Your task: Gather every line of the records that contains the word "which". Case counts, so uppercase and lowercase letters do not match each other.

[Records supplied start]

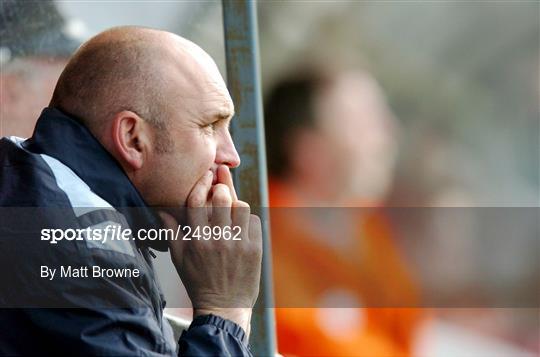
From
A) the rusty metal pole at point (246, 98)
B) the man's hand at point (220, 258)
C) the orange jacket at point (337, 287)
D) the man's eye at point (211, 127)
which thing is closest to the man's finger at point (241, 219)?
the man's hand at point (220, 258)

[Records supplied end]
[Records supplied start]

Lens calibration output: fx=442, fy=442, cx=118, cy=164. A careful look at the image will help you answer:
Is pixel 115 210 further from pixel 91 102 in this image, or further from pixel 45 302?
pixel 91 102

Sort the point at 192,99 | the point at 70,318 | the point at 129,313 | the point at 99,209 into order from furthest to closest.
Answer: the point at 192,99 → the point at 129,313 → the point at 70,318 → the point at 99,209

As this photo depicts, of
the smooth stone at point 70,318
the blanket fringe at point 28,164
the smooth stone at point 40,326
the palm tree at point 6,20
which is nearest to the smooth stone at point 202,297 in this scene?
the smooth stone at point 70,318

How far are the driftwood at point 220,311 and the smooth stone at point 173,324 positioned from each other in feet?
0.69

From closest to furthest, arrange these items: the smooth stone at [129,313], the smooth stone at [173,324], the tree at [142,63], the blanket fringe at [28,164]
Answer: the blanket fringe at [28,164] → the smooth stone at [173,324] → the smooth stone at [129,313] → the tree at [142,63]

[Records supplied end]

Solved exercise:
which thing is closest to the man's finger at point (241, 219)?
which is nearest to the smooth stone at point 202,297 in this scene?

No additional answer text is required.